A vernitherm is a thermostat for your oil. It's usually cylindrical, and serves to either flow oil to the cooler, or bypass it to the tank. On aircraft of your vintage, the vernitherm is usually a coil of bimetalic metal, which serves as the spring to open and close the vernitherm. It's a rotary device, with the bimetalic spring coiled inside. Sometimes bits of carbon will get stuck in the rotating barrelof the vernitherm, causing it to stick open, or shut. Open, it's seldom a problem, but closed, and oil doesn't make it to the cooler. You can leave the doors open all day, and it won't help, because oil isn't getting to the cooler.
The vernitherm is what gets adjusted to set the oil temperature. It's independent of your temperature gages, competely. When a mechanic sets the oil temperature, he's adjusting the manual spring tension on the bimetalic spring, which in turn adjusts the point at which the vernitherm will open or close. It's usually a double screw, or offset screw arrangement at one end of the vernitherm assembly.

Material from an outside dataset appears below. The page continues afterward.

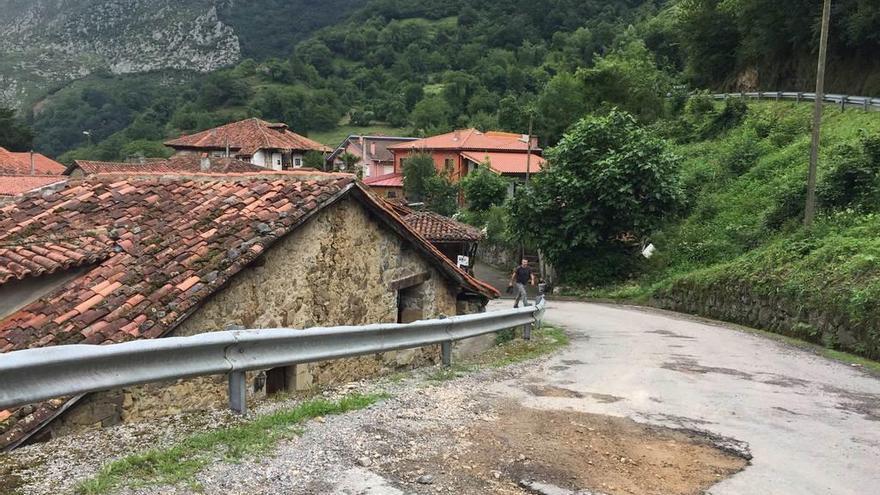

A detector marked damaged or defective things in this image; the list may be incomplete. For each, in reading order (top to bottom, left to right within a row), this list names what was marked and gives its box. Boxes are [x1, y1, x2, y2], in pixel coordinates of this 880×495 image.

The temperature you see in the cockpit is probably being read by a thermocouple probe; a bimetalic probe that is about four inches in length, and appears brass in color. (some silver or aluminum in appearance). These probes in theory will send a particular voltage value to the gage based on any given temperature, but the actual values read by the same meter will often vary. Accordingly, adjustements made to the vernitherm to compensate, vary, and the actual oil temperature is seldom what is indicated in the cockpit.
This is common. The truth is that most of the information received in the cockpit is only rough and approximate, modern FMS units excepted. Your voltage values are on ten cent gages that don't indicate accurately; they're only there as a rough approximation for the flight crew. From a maintenance point of view, most indications in the cockpit are really just idiot gages to keep pilots happy. What is actually going on with hydraulic pressure, voltage values, electrical loads, temperatures, pressures, torques, etc, is often not what you're seeing in the cockpit.
Some measurements are tested to be within certain tolerances, others are not. Often not.
I would be very surprised if your company tested their temperature probes during installation, or verified that the temperatures indicated in the cockpit are true measurements of what's occuring at the probe. Only if gross misindications occur would there ever be a reason to test the probe, and only then to determine if it's an instrument problem or an actual temperature problem. Generally the probe just gets replaced. I've seen multiple probes go bad, one after the other. Calibration of the probes is sometimes done at the instrument, sometimes it's measured prior to installation using temperature and voltage.